Caddy is extremely well documented, and FrankenPHP’s documentation is easy to navigate too. In both cases there are clear paths to commercial support if you need it.
Also, because FrankenPHP is essentially Caddy under the hood, for webhosts that already use PHP-FPM to run hundreds or thousands of websites on a single server with a small memory footprint, you don’t need to commit to a whole change. You can gradually introduce the stack where it makes sense for single website setups or ones with just a few websites held in memory, and where you’re hosting loads of sites you can still reverse proxy to PHP-FPM, like the second diagram above.
WordPress and SQLite
I mentioned that SQLite has also been seeing lots of adoption over the last few years. There a lot of good reasons for this – there’s a steady flow of new features available, allowing you to do things that you typically rely on other components for if you’re using MySQL.
For example, it now has very good support for full-text search, storing JSON natively, and via a large ecosystem of extensions, even things like vector search allowing for semantic searches, that would otherwise require their own database or datastore. Also because it runs on the same computer as the the program serving the website, fetching data is much faster, – you no longer need to make requests over a network to get data back, and because databases are just single files, things like making backups and restoring from them can be much easier.
It looks like other PHP frameworks are getting on the SQLite train too – Symfony has good support for it, as does Drupal.

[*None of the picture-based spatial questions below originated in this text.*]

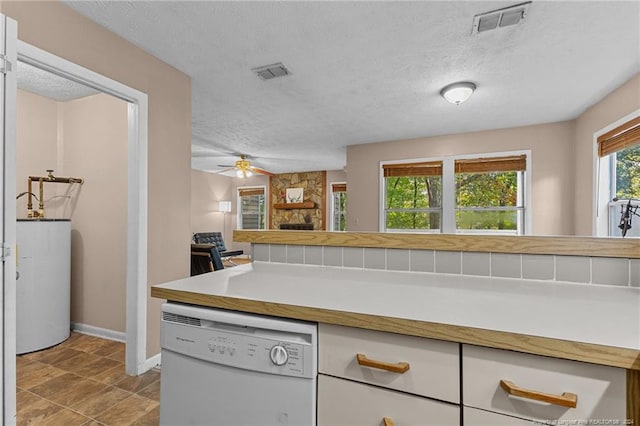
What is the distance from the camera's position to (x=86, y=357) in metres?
2.48

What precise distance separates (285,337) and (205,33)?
2.04 metres

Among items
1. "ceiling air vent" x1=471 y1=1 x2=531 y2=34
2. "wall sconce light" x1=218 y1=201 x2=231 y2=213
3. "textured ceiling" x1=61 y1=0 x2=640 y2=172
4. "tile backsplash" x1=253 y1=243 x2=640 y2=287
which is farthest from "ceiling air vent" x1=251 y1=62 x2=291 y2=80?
"wall sconce light" x1=218 y1=201 x2=231 y2=213

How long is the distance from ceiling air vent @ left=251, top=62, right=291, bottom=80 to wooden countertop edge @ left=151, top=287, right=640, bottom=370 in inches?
82.9

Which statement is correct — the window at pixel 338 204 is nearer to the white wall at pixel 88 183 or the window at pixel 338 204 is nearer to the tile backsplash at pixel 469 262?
the white wall at pixel 88 183

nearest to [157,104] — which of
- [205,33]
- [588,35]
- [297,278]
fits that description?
[205,33]

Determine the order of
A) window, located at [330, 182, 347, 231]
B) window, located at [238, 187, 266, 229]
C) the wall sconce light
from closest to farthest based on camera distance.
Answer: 1. window, located at [330, 182, 347, 231]
2. the wall sconce light
3. window, located at [238, 187, 266, 229]

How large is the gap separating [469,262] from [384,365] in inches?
26.1

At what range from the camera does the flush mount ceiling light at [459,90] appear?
2816mm

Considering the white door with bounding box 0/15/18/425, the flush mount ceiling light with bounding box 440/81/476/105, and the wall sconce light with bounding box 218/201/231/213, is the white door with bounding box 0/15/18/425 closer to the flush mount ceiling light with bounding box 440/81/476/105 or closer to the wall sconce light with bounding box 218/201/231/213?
the flush mount ceiling light with bounding box 440/81/476/105

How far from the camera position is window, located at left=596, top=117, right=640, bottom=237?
2807 mm

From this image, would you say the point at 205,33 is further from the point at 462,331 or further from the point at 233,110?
the point at 462,331

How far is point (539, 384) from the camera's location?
0.65 metres

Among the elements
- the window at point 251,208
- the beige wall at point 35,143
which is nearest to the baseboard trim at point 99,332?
the beige wall at point 35,143

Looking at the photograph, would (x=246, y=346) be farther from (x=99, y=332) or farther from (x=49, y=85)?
(x=49, y=85)
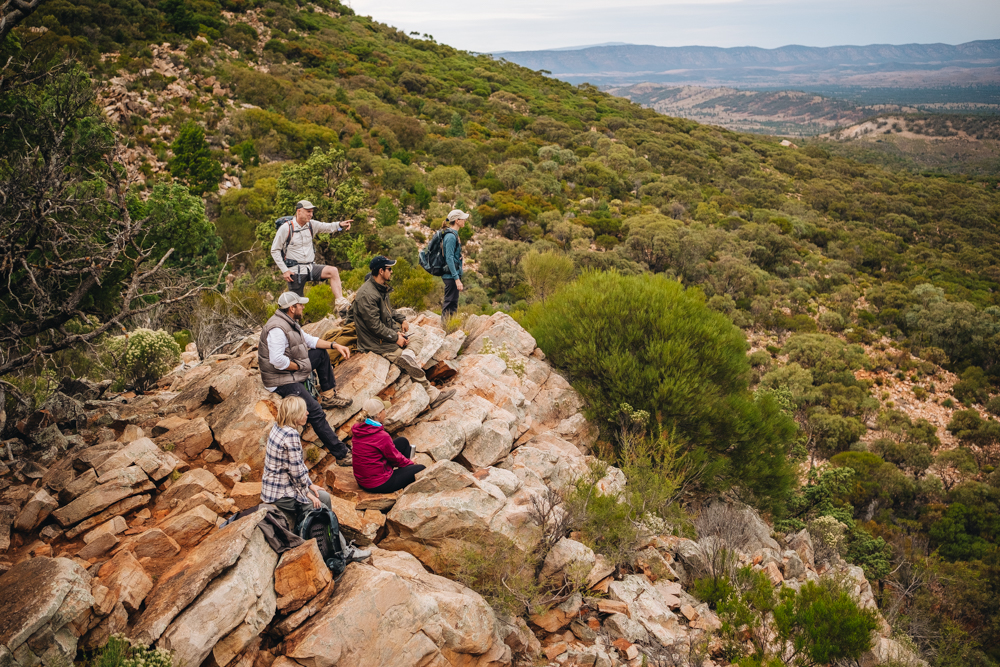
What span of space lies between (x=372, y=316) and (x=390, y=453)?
2230 mm

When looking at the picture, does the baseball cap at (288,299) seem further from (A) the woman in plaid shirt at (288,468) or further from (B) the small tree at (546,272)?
(B) the small tree at (546,272)

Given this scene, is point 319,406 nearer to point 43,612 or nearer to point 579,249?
point 43,612

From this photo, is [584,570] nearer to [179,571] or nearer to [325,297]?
[179,571]

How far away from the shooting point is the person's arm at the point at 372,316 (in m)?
7.61

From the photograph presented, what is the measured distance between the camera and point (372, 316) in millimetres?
7723

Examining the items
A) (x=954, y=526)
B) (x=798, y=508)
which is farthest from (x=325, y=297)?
(x=954, y=526)

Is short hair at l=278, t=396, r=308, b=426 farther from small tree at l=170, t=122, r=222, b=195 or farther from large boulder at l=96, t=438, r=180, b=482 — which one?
small tree at l=170, t=122, r=222, b=195

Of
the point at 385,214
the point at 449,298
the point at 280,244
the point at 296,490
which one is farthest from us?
the point at 385,214

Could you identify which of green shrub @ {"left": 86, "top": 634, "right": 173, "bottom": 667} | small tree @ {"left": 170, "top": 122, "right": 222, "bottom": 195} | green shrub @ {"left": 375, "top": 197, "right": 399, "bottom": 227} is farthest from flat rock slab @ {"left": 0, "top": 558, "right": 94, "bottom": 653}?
small tree @ {"left": 170, "top": 122, "right": 222, "bottom": 195}

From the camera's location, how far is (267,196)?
74.0ft

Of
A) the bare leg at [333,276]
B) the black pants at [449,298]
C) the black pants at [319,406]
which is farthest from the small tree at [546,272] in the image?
the black pants at [319,406]

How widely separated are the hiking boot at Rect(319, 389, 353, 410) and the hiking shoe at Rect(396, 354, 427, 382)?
106 centimetres

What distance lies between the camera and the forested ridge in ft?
28.9

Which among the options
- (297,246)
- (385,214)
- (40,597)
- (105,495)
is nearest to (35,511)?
Answer: (105,495)
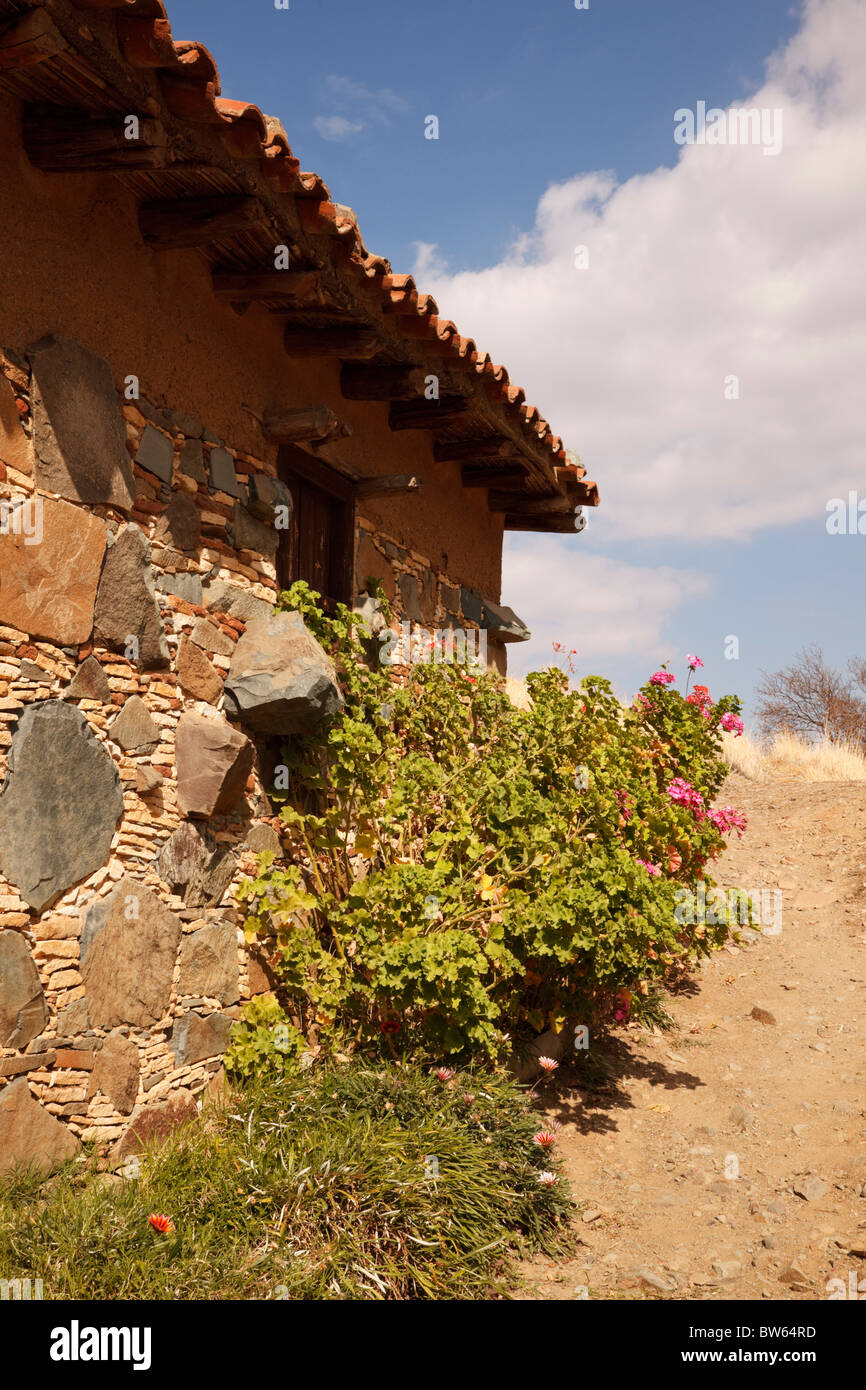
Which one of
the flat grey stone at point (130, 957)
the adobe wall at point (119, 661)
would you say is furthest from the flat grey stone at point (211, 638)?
the flat grey stone at point (130, 957)

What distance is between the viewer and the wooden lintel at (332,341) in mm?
4922

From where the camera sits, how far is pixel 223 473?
4.54 metres

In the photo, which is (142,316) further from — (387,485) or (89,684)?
(387,485)

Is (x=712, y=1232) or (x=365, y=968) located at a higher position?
(x=365, y=968)

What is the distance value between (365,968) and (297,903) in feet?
1.85

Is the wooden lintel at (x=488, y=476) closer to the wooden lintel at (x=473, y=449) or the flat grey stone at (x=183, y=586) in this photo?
the wooden lintel at (x=473, y=449)

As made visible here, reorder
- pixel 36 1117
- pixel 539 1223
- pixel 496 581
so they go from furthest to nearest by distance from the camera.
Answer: pixel 496 581, pixel 539 1223, pixel 36 1117

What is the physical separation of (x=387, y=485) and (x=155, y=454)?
67.0 inches

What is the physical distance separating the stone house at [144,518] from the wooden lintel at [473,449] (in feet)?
3.58

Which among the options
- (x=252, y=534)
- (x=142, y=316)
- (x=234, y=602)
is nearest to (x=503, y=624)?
(x=252, y=534)

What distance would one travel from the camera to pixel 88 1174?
11.2 ft

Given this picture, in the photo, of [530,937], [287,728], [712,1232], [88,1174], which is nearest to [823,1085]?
[712,1232]

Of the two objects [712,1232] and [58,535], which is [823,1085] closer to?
[712,1232]

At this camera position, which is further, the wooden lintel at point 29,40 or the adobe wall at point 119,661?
the adobe wall at point 119,661
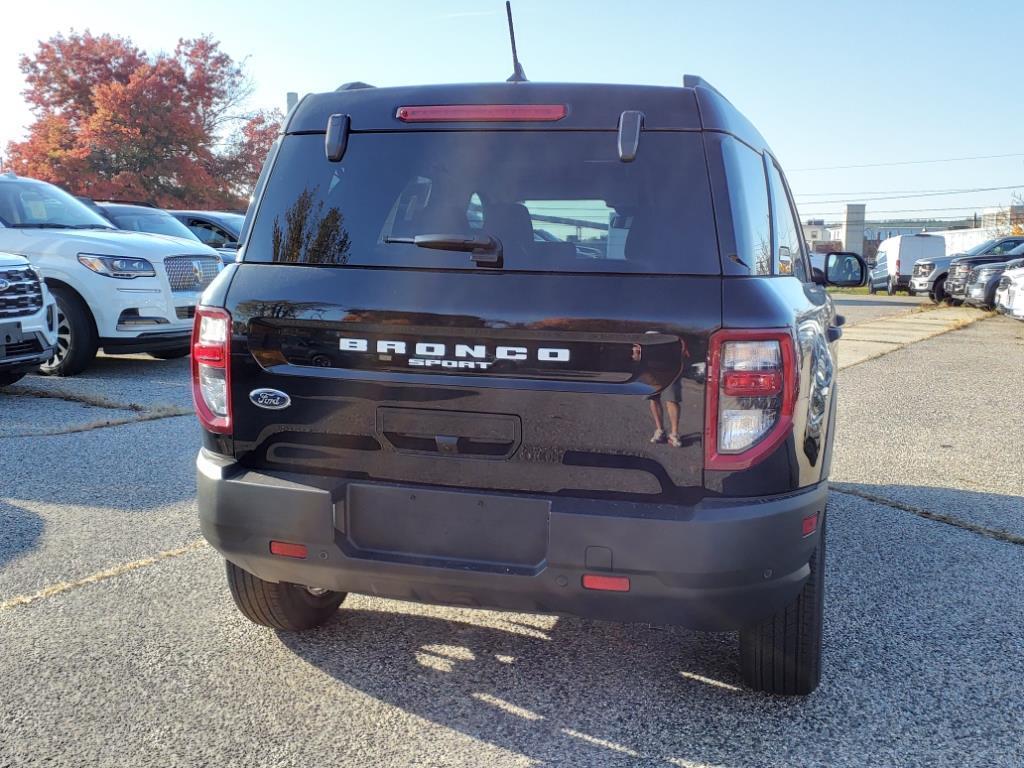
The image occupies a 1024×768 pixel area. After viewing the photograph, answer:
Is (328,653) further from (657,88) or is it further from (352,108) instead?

On WordPress, an official effort to build in support for SQLite, sqlite-database-integration, has been running for a few years now, with the goal of landing it in the core of the WordPress project.
What about backups?
From what I can see, it’s usable enough for me to run for my personal site, and thankfully there is a well designed project to provide easy, worry free backups for SQLite, called Litestream. It offers streaming of every single change to object storage which is cheap and resilient, and the design allows simple point-in-time restore, which is useful for checking out a local snapshot to develop with.
The other nice thing is the relative simplicity. There’s definitely an upside to not having think about a relatively big piece of software running like MySQL.